A relational database engine built from scratch in Python — storage, indexes, SQL, a cost-based optimizer, and crash recovery.
QueryX is a miniature but architecturally faithful relational database engine, built from first principles to expose the internals that production databases (PostgreSQL, SQLite) hide behind mature abstractions: page-based storage, B+ tree and hash indexing, SQL parsing, volcano-model execution, cost-based query optimization, and write-ahead logging with crash recovery. The engine uses only the Python standard library — no ORM, no database libraries.
Status: complete (Phases 1–9), 337 passing tests. A working SQL database with paged storage, B+ tree/hash indexes, a cost-based optimizer with
EXPLAIN, WAL crash recovery, a charted benchmark suite, plusGROUP BY/HAVING, a two-tableINNER JOIN, and a workload-driven index advisor.
A SQL string falls downward through a stack of layers, getting more concrete at each step; dependencies only ever point down (an upper layer may use a lower one, never the reverse). A write-ahead log guards every write.
flowchart TD
SQL["SQL text"] --> LEX["sql/ — lexer + recursive-descent parser → AST"]
LEX --> OPT["planner/ — cost-based optimizer + EXPLAIN"]
OPT --> EXE["execution/ — volcano operators (open / next / close)"]
EXE --> IDX["index/ — B+ tree · static hash index"]
EXE --> STO["storage/ — 4KB pages · LRU buffer pool · heap files"]
IDX --> STO
CAT["catalog — tables / columns / indexes"] -. metadata .-> OPT
WAL["wal/ — write-ahead log + crash recovery"] -. guards every write .-> STO
| Layer | Package | Responsibility |
|---|---|---|
| SQL | queryx/sql/ |
Tokenize and parse SQL text into an AST |
| Planner | queryx/planner/ |
Cost-based optimization; choose the cheaper plan; EXPLAIN |
| Execution | queryx/execution/ |
Run the plan via the volcano (iterator) model |
| Index | queryx/index/ |
B+ tree and hash index: key → row location |
| Storage | queryx/storage/ |
4KB pages, pager, LRU write-back buffer pool, heap files |
| WAL | queryx/wal/ |
Write-ahead log + crash recovery (redo) |
| Catalog | queryx/catalog.py |
System catalog: tables, columns, indexes |
| Facade | queryx/database.py |
Wires the pipeline; the public db.execute(...) API |
flowchart LR
Q["SELECT name FROM users WHERE age > 30"] --> T["tokens"]
T --> A["AST"]
A --> P["plan: SeqScan vs IndexScan, chosen by cost"]

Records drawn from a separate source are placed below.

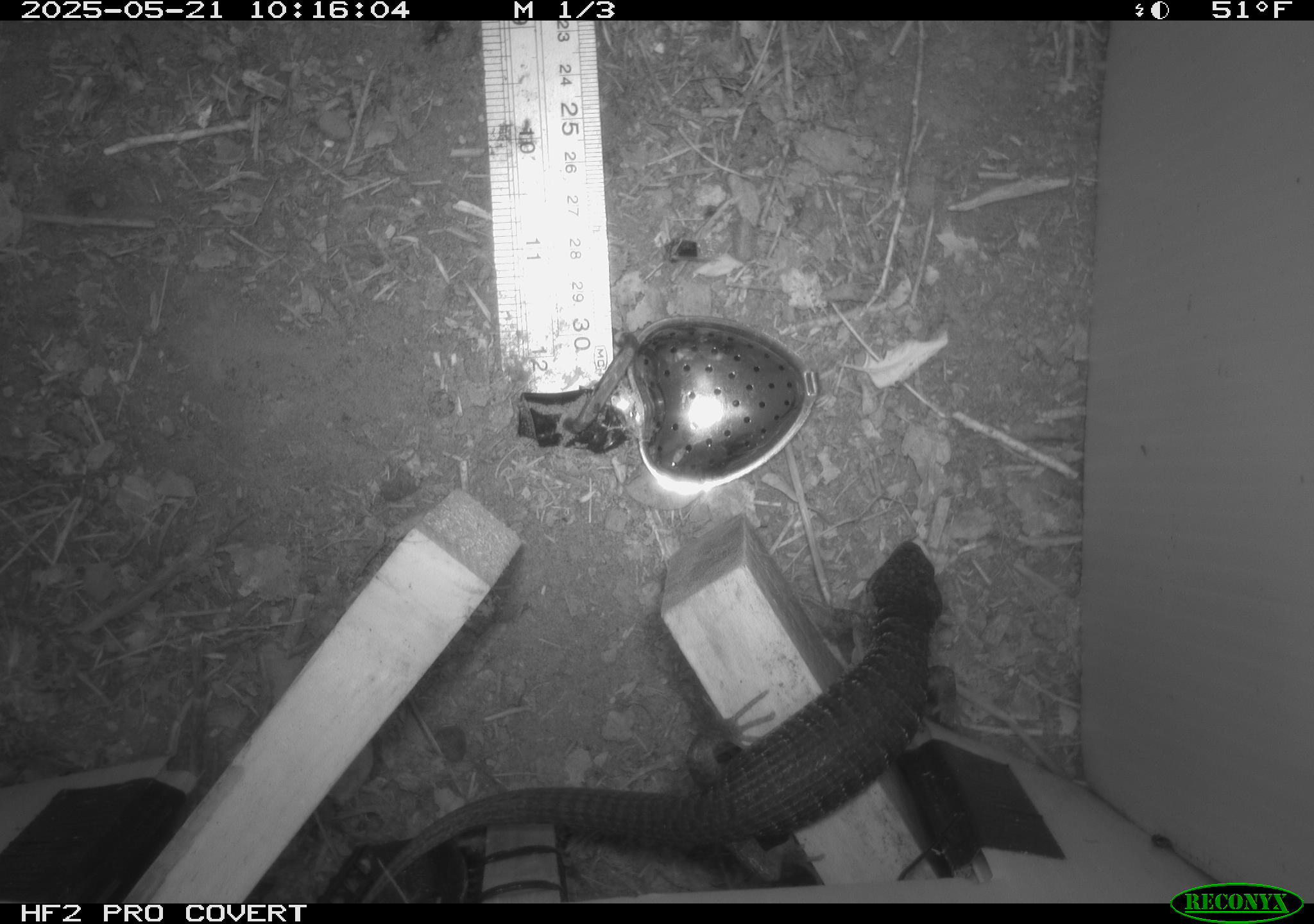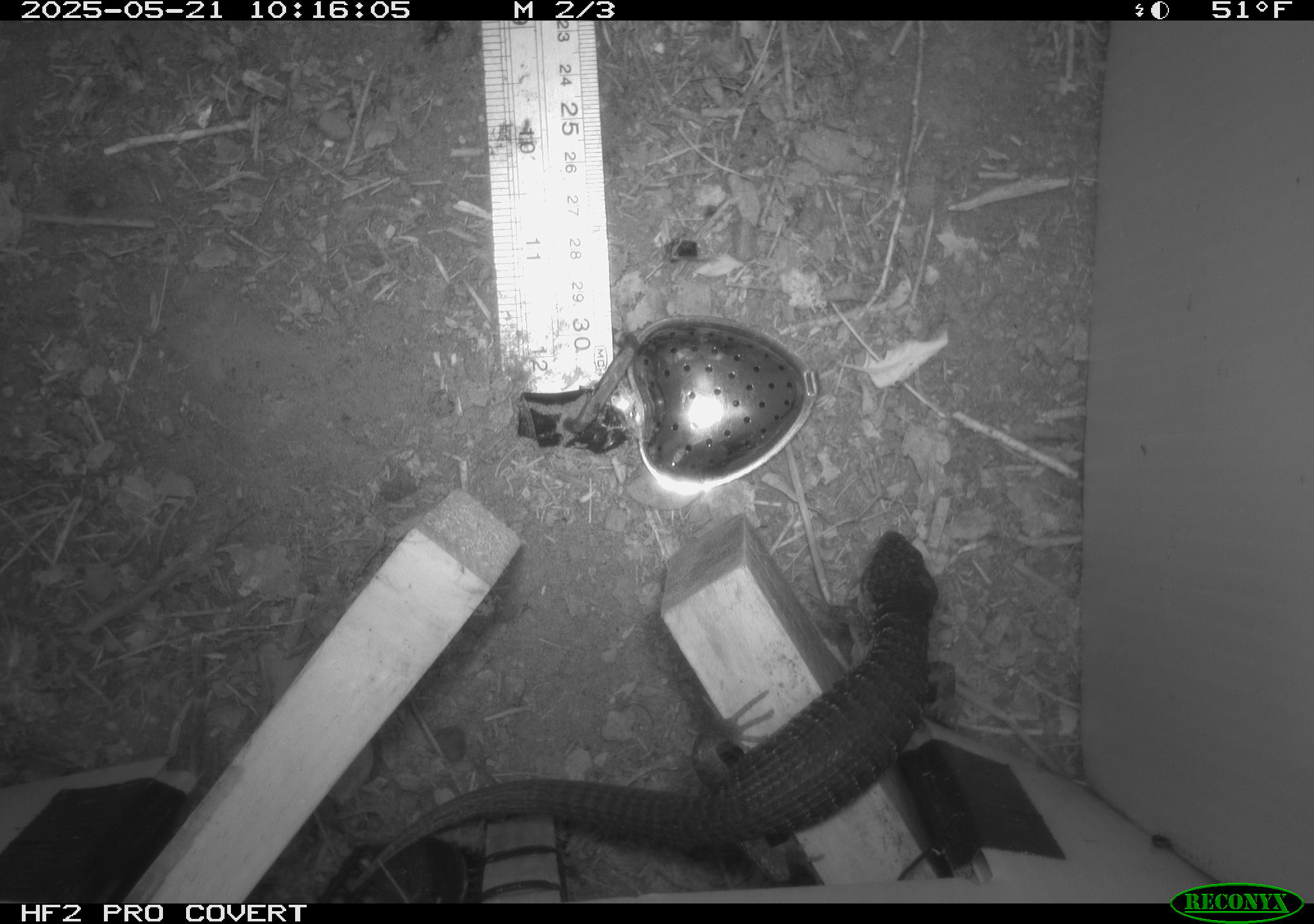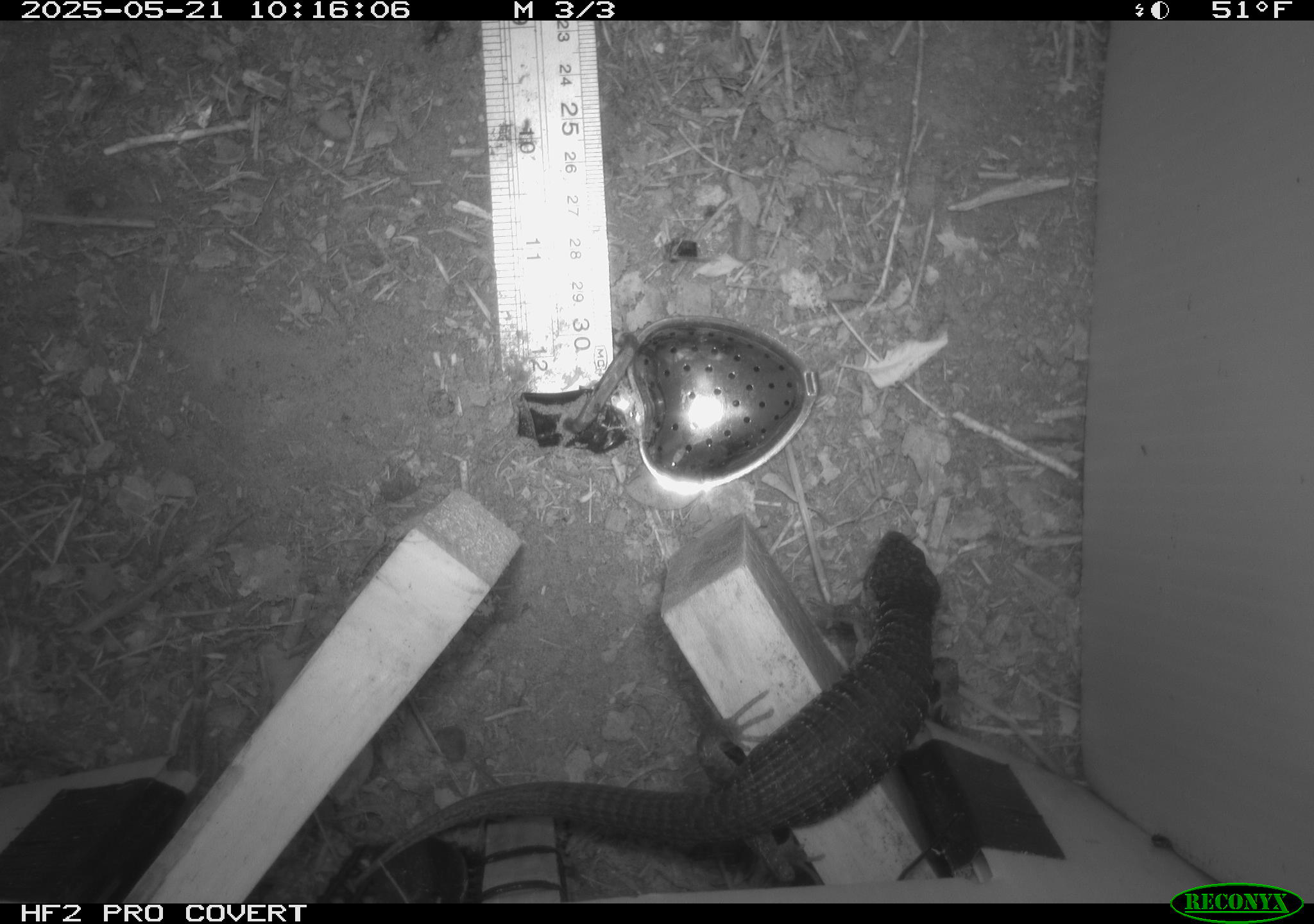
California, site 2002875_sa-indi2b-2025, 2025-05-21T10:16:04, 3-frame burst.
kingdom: Animalia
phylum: Chordata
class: Reptilia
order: Squamata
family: Anguidae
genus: Elgaria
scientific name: Elgaria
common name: alligator lizards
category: elgaria species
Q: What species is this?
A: Elgaria species (alligator lizards) (Elgaria).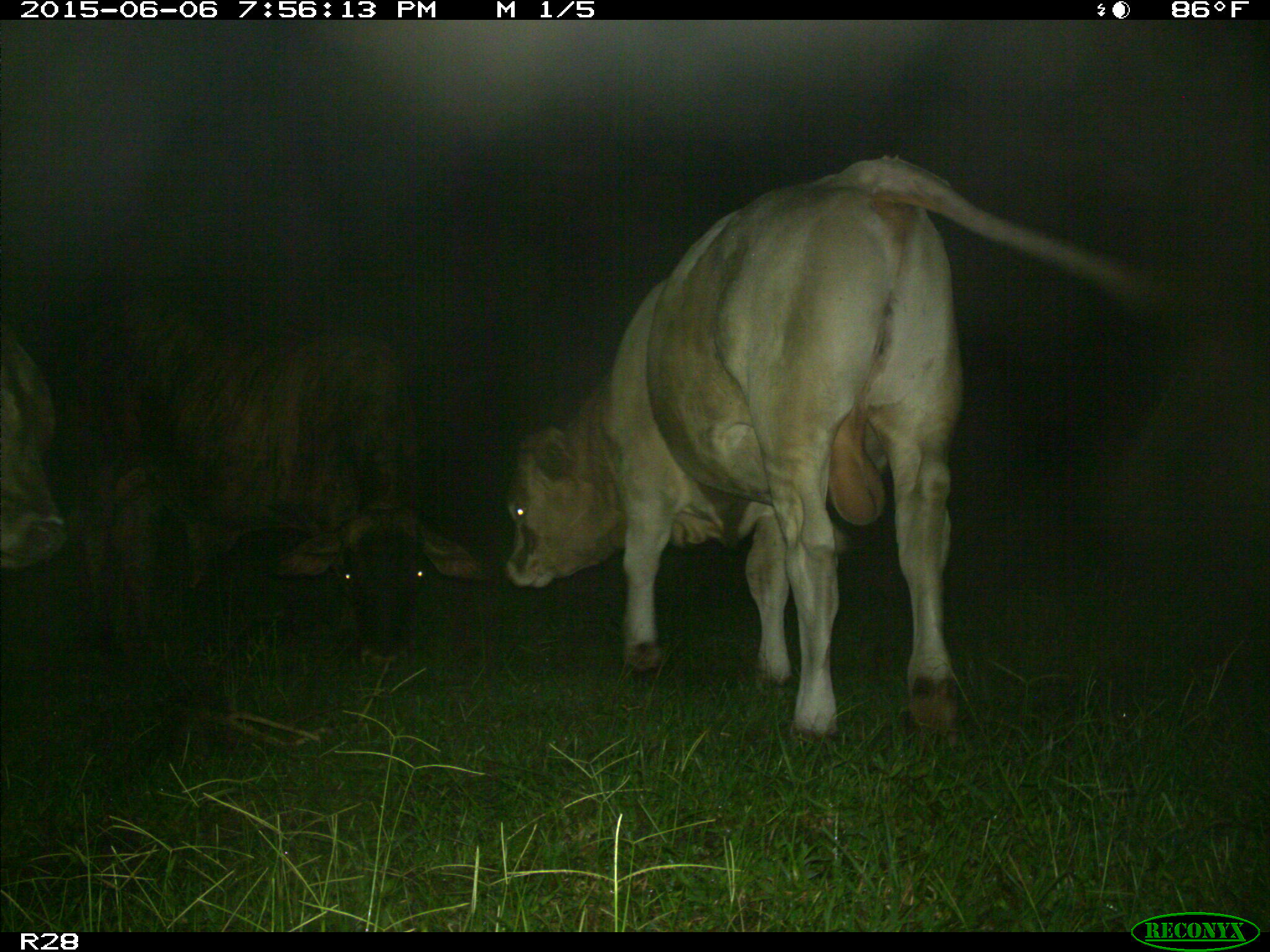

P --> O["operators pull rows: Projection ← Filter ← Scan"]
O --> R["result rows"]
| Component | Status |
|---|---|
| Storage — 4KB slotted pages, pager, LRU write-back buffer pool, heap files | ✅ |
| Indexes — disk-backed B+ tree (ordered range scans), static hash index | ✅ |
| SQL — hand-written lexer + recursive-descent parser → typed AST (BNF) | ✅ |
| Execution — volcano operators: scan, filter, project, sort, limit, distinct | ✅ |
Aggregates — COUNT/SUM/AVG/MIN/MAX, scalar and GROUP BY / HAVING; ORDER BY an aggregate (top-N groups) |
✅ |
Joins — two-table INNER JOIN (nested-loop + index-nested-loop) |
✅ |
Optimizer — cost-based SeqScan vs IndexScan, with EXPLAIN |
✅ |
| Durability — write-ahead log + redo crash recovery | ✅ |
Adaptive indexing — workload advisor (.recommend / .apply) |
✅ |
| Tests | 337 passing |
Requires Python 3.11+.
pip install -e ".[test]" # install (stdlib-only engine; pytest for the tests)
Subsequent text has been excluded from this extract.